(Beginning of EXERCISE DATA)

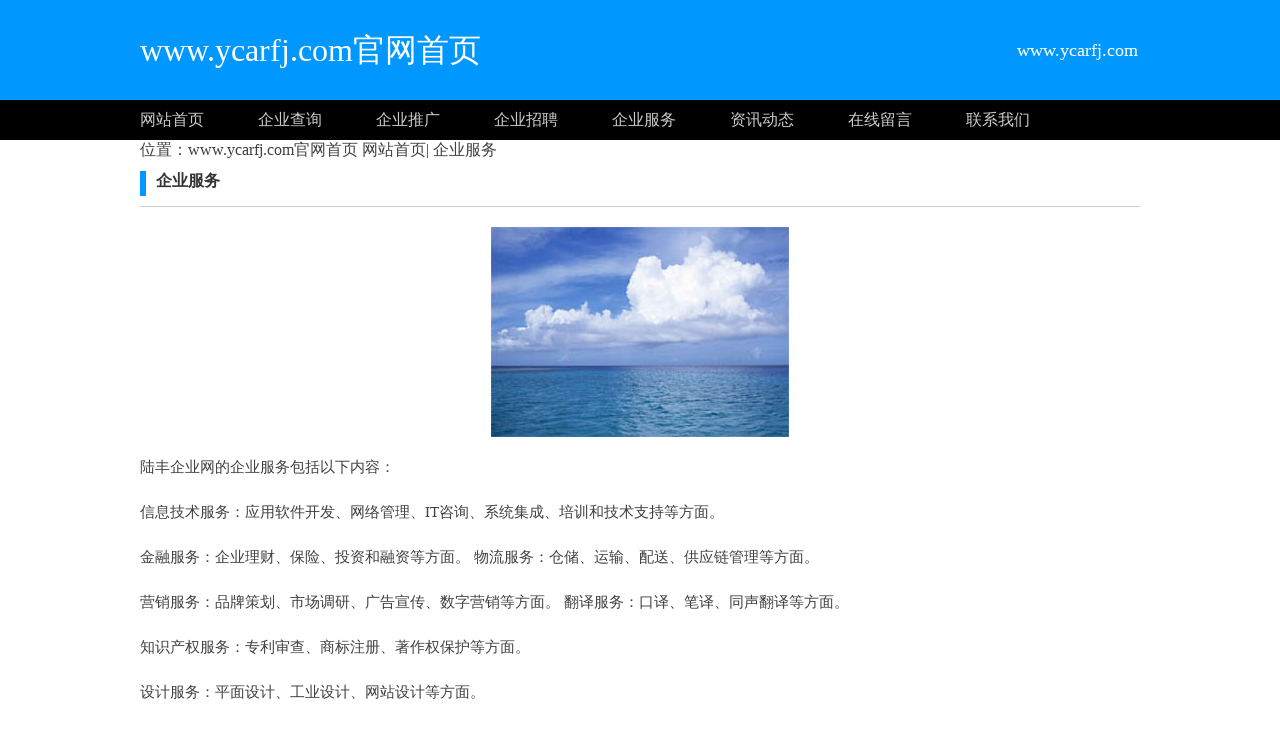

--- FILE ---
content_type: text/html;charset=UTF-8
request_url: http://www.ycarfj.com/ty-qiyefuwu.html
body_size: 5415
content:





































<html>
<head>
<meta http-equiv="Content-Type" content="text/html; charset=utf-8" />

<title>企业服务-山西运城市安荣风机有限公司，运城防爆风机厂家,山西隧道射流风机,运城射流风机,运城煤矿防爆风机</title>

<link rel="stylesheet" href="//rcvip2.kuaimi.cc/static/kmsite-ty1/css/style.css" type="text/css" />

	
	
		<link rel="shortcut icon" href="//rcvip2.kuaimi.cc/static/favicon.ico">
	



 
<meta name="decorator" content="cms_default_kmty1"/>

<meta name="keywords" content="山西运城市安荣风机有限公司，运城防爆风机厂家,山西隧道射流风机,运城射流风机,运城煤矿防爆风机"/>
<meta name="description" content="www.ycarfj.com是一个提供陆丰企业信息查询，陆丰企业形象展示，陆丰企业产品推广等服务的综合性的陆丰企业信息网。"/>


</head>
<body>
<!-- top -->
<div class="top_box">
  <div class="mainbox">
      <div class="logoTxt">www.ycarfj.com官网首页</div>
      <div class="lxTel">
							   www.ycarfj.com</div>
  </div>
</div>
<!-- top -->

<!-- nav -->
<div class="nav_box">
    <div class="mainbox">
     <div class="navlinks">
     <a href="/" class="">网站首页</a>
	 
	  
		 
			  <a href="ty-qiyechaxun.html">企业查询</a>

			 
		 
			  <a href="ty-qiyetuiguang.html">企业推广</a>

			 
		 
			  <a href="ty-zhaopingonglue.html">企业招聘</a>

			 
		 
			  <a href="ty-qiyefuwu.html">企业服务</a>

			 
     	 
	
	
	     <a href="zixun.html">资讯动态</a>
	     <a href="guestbook.html">在线留言</a>
     <a href="contact.html">联系我们</a>
     </div>
    </div>
</div>
<!-- nav -->




<!-- about -->
<div class="mainbox">


<i class="fa fa-user-o"></i>位置：www.ycarfj.com官网首页  <a href="/">网站首页</a>|<a href="ty-qiyefuwu.html" target="_blank">
					
					企业服务
					</a>
<div class="navTitle"><i></i><b>企业服务</b></div>
<div class="kong20"></div>

<div align="center">
				
				   
              
               
			  
			 	 <img src="//rcvip2.kuaimi.cc/static/common_images/kminfo1/10.jpg" alt="" >
			  
            
		  
				 
				</div>
<div class="aboutinfo">

 
							
					  
              
			   
			     
			     
			   
			      
			  
			<p>
	陆丰企业网的企业服务包括以下内容：</p>
<p>
	信息技术服务：应用软件开发、网络管理、IT咨询、系统集成、培训和技术支持等方面。</p>
<p>
	金融服务：企业理财、保险、投资和融资等方面。 物流服务：仓储、运输、配送、供应链管理等方面。</p>
<p>
	营销服务：品牌策划、市场调研、广告宣传、数字营销等方面。 翻译服务：口译、笔译、同声翻译等方面。</p>
<p>
	知识产权服务：专利审查、商标注册、著作权保护等方面。</p>
<p>
	设计服务：平面设计、工业设计、网站设计等方面。</p>
<p>
	印刷服务：企业名片、宣传单、海报、展板、商品包装等方面。</p>
<p>
	安保服务：物业保安、特种设备安装、保险调查、安全评估等方面。</p>
<p>
	暂住服务：海外住宿安排、文化交流和安全守护等方面。</p>
<p>
	健康服务：体检、心理疏导、康复治疗、健康咨询、健康保险等方面。</p>
<p>
	教育服务：师资培训、教育咨询、课程开发、在线学习等方面。</p>
			   
              
            		
							

</div>
</div>
<div class="kong20"></div>
<!-- about -->
   

      








<!-- BOT -->
<div class="bot_box">

 栏目导航:
	   <a href="/">首页</a>|

		
		  
		 
			  <a href="ty-qiyechaxun.html">企业查询</a>|

			 
		 
			  <a href="ty-qiyetuiguang.html">企业推广</a>|

			 
		 
			  <a href="ty-zhaopingonglue.html">企业招聘</a>|

			 
		 
			  <a href="ty-qiyefuwu.html">企业服务</a>|

			 
     	 

	   <a href="zixun.html">资讯动态</a>|
	   
	
            <a href="/guestbook.html" >意见建议</a> | 
			<a href="/contact.html" >联系我们</a> | 
	   <a href="/sitemap.xml" >网站地图</a> <br />
2023 版权所有 &copy; www.ycarfj.com官网首页&nbsp;&nbsp;<a href="http://www.ycarfj.com" > http://www.ycarfj.com</a>
   


 
	    
			 </div>
			
	   
<!-- BOT -->

<!-- BAIDU  360 -->
<script>(function(){var bp=document.createElement('script');var curProtocol=window.location.protocol.split(':')[0];if(curProtocol === 'https'){bp.src = 'https://zz.bdstatic.com/linksubmit/push.js';}else{bp.src = 'http://push.zhanzhang.baidu.com/push.js';}var s=document.getElementsByTagName("script")[0];s.parentNode.insertBefore(bp,s);})();</script>
	<script>(function(){var src="https://jspassport.ssl.qhimg.com/11.0.1.js?d182b3f28525f2db83acfaaf6e696dba";document.write('<script src="'+src+'" id="sozz"><\/script>')})();</script>
<!-- BAIDU -->

 <center><font color="#000000"><p>
	陆丰企业网www.ycarfj.com是一个提供陆丰企业信息查询，陆丰企业形象展示，陆丰企业产品推广等服务的综合性的陆丰企业信息网。</p></font></center>
</body>
</html>

<div style="display:none">

  
    
    
  
  
  
  	

		
		
			
		
	
</div>
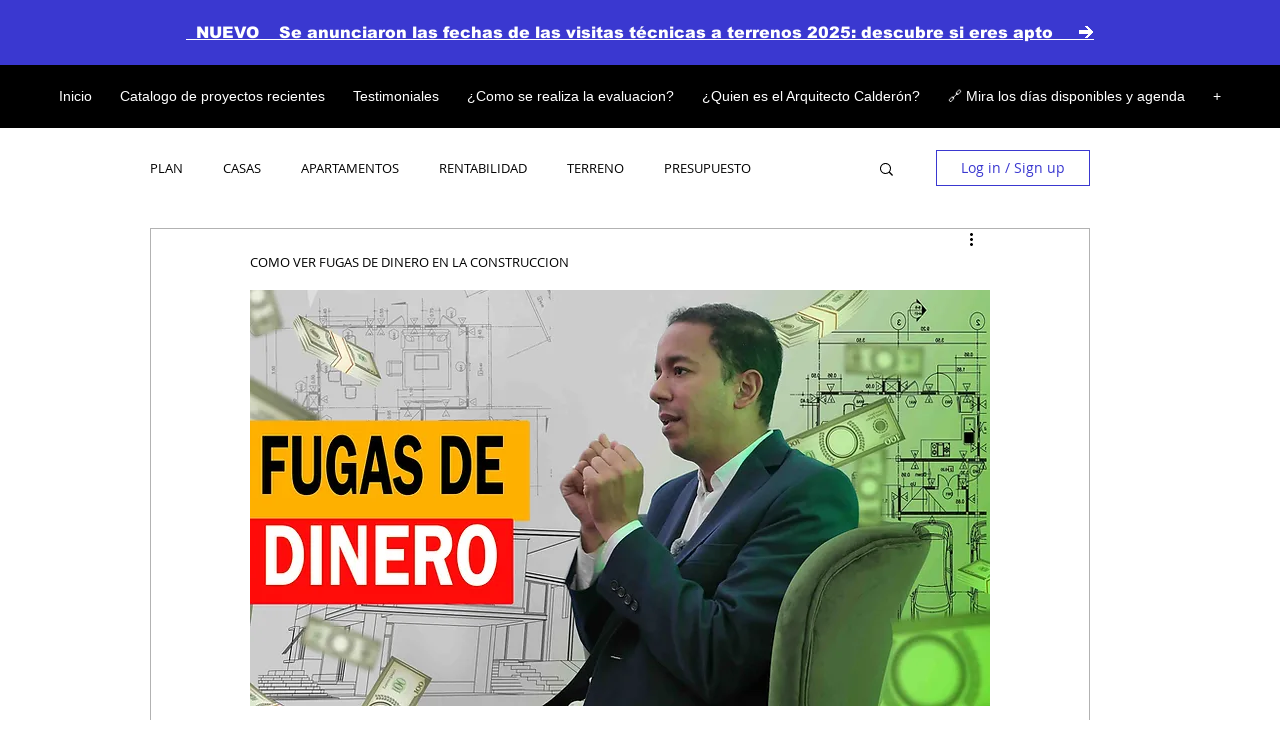

--- FILE ---
content_type: text/html; charset=utf-8
request_url: https://accounts.google.com/o/oauth2/postmessageRelay?parent=https%3A%2F%2Fstatic.parastorage.com&jsh=m%3B%2F_%2Fscs%2Fabc-static%2F_%2Fjs%2Fk%3Dgapi.lb.en.W5qDlPExdtA.O%2Fd%3D1%2Frs%3DAHpOoo8JInlRP_yLzwScb00AozrrUS6gJg%2Fm%3D__features__
body_size: 163
content:
<!DOCTYPE html><html><head><title></title><meta http-equiv="content-type" content="text/html; charset=utf-8"><meta http-equiv="X-UA-Compatible" content="IE=edge"><meta name="viewport" content="width=device-width, initial-scale=1, minimum-scale=1, maximum-scale=1, user-scalable=0"><script src='https://ssl.gstatic.com/accounts/o/2580342461-postmessagerelay.js' nonce="XJPJA-SsM8UvVwZ9ESnw1w"></script></head><body><script type="text/javascript" src="https://apis.google.com/js/rpc:shindig_random.js?onload=init" nonce="XJPJA-SsM8UvVwZ9ESnw1w"></script></body></html>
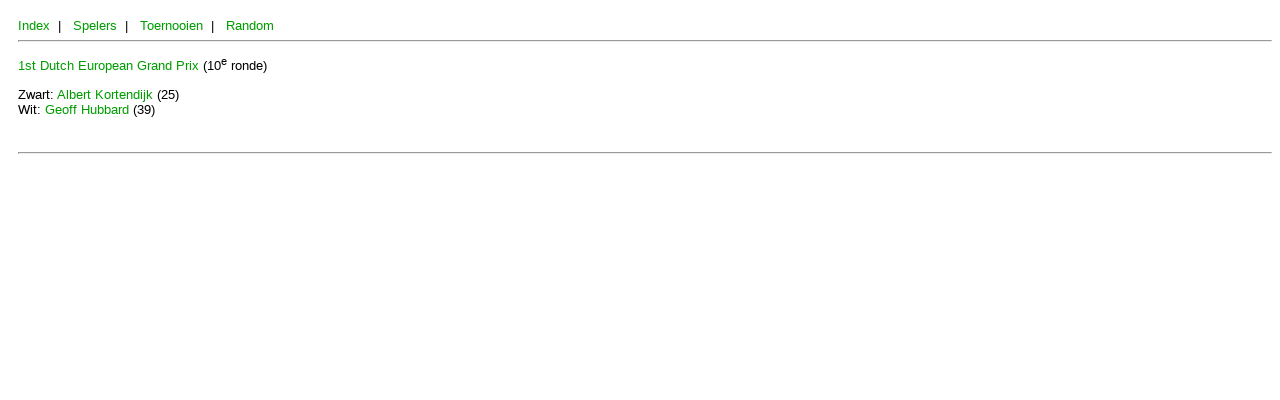

--- FILE ---
content_type: text/html
request_url: https://www.othello.nl/content/db/game.php?g=6926
body_size: 716
content:

<!DOCTYPE html PUBLIC "-//W3C//DTD XHTML 1.0 Strict//EN" "http://www.w3.org/TR/xhtml1/DTD/xhtml1-strict.dtd">

<html>

<head>
<title>NOV Database</title>
<link href="style.css" rel="stylesheet" type="text/css" />
</head>

<body>

<a href="index.php">Index</a>&nbsp;&nbsp;|&nbsp;&nbsp;
<a href="player.php?id=0">Spelers</a>&nbsp;&nbsp;|&nbsp;&nbsp;
<a href="tourney.php?id=0">Toernooien</a>&nbsp;&nbsp;|&nbsp;&nbsp;
<a href="game.php?g=5289">Random</a>

<hr /><p><a href="tourney.php?t=35&amp;id=1">1st Dutch European Grand Prix</a> (10<sup>e</sup> ronde)</p>
<p>Zwart: <a href="player.php?p=1&amp;id=1">Albert  Kortendijk</a> (25)<br />Wit: <a href="player.php?p=292&amp;id=1">Geoff  Hubbard</a> (39)</p>
<applet name="OthelloViewer" archive="OthelloViewer.jar" code="OthelloViewer.class" width="340" height="390">
<param name="background" value="#ffffff">
<param name="foreground" value="#333333">
<param name="position" value="---------------------------0X------X0--------------------------- X">
<param name="ListMoves" value="c4e3f6e6f5c5c3b4d6c6b5c2b6c7d7f4f3d8e2a4a5e7f7g6a3d3f8a6a7e8c8g4g3f2d2d1h3h5b3h4g5g7h8g8c1b1f1b2a1a2e1a8h2h1h7b8b7g1g2h6">
<param name="playMoves" value="0">
</applet><br /><hr />
<script type="text/javascript"><!--
google_ad_client = "pub-1435803241648588";
/* 468x15, gemaakt 7-5-08 */
google_ad_slot = "9294498434";
google_ad_width = 468;
google_ad_height = 15;
//-->
</script>
<script type="text/javascript"
src="http://pagead2.googlesyndication.com/pagead/show_ads.js">
</script>

</body>

</html>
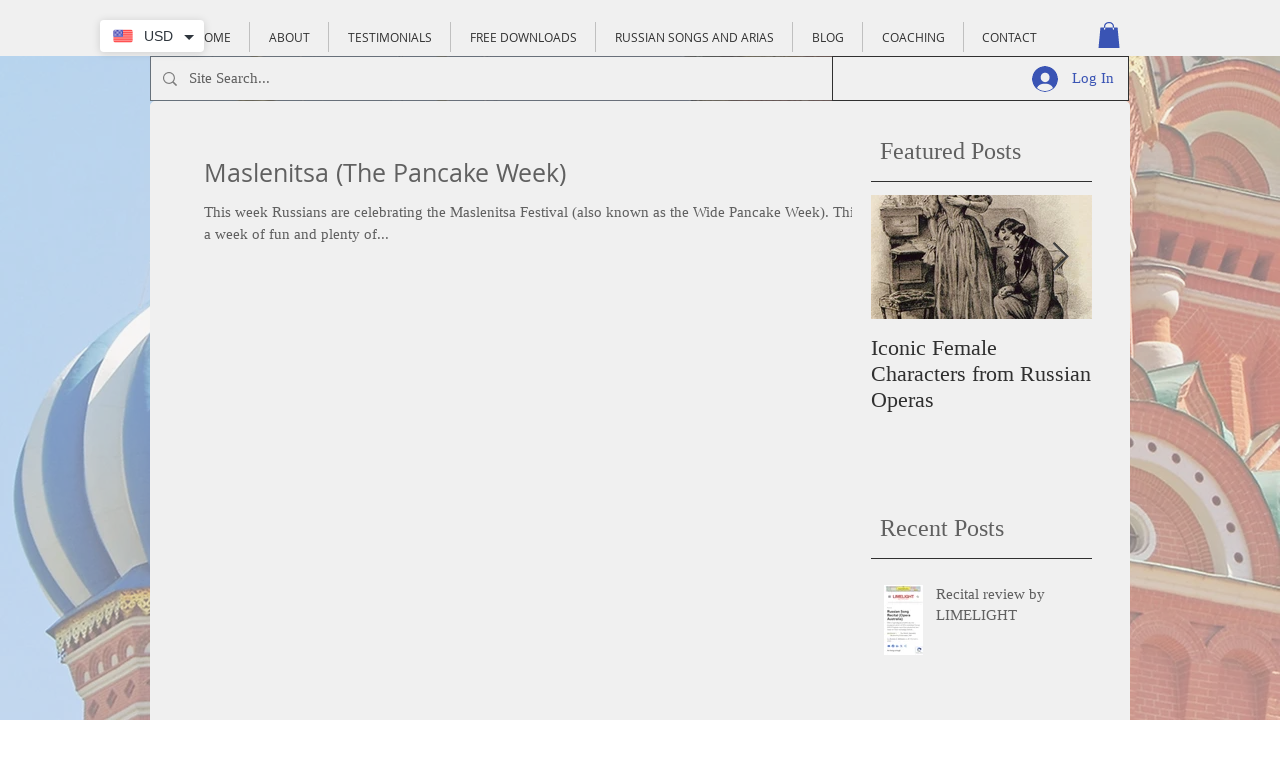

--- FILE ---
content_type: text/html; charset=utf-8
request_url: https://accounts.google.com/o/oauth2/postmessageRelay?parent=https%3A%2F%2Fstatic.parastorage.com&jsh=m%3B%2F_%2Fscs%2Fabc-static%2F_%2Fjs%2Fk%3Dgapi.lb.en.OE6tiwO4KJo.O%2Fd%3D1%2Frs%3DAHpOoo_Itz6IAL6GO-n8kgAepm47TBsg1Q%2Fm%3D__features__
body_size: 162
content:
<!DOCTYPE html><html><head><title></title><meta http-equiv="content-type" content="text/html; charset=utf-8"><meta http-equiv="X-UA-Compatible" content="IE=edge"><meta name="viewport" content="width=device-width, initial-scale=1, minimum-scale=1, maximum-scale=1, user-scalable=0"><script src='https://ssl.gstatic.com/accounts/o/2580342461-postmessagerelay.js' nonce="j0MYLfNges_0SjCPIvR3LQ"></script></head><body><script type="text/javascript" src="https://apis.google.com/js/rpc:shindig_random.js?onload=init" nonce="j0MYLfNges_0SjCPIvR3LQ"></script></body></html>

(End of EXERCISE DATA)

— YOUR GOAL —
Please go through the material and return each line where the word "qiyechaxun" appears.

— EXERCISE OUTPUT —
			  <a href="ty-qiyechaxun.html">企业查询</a>
			  <a href="ty-qiyechaxun.html">企业查询</a>|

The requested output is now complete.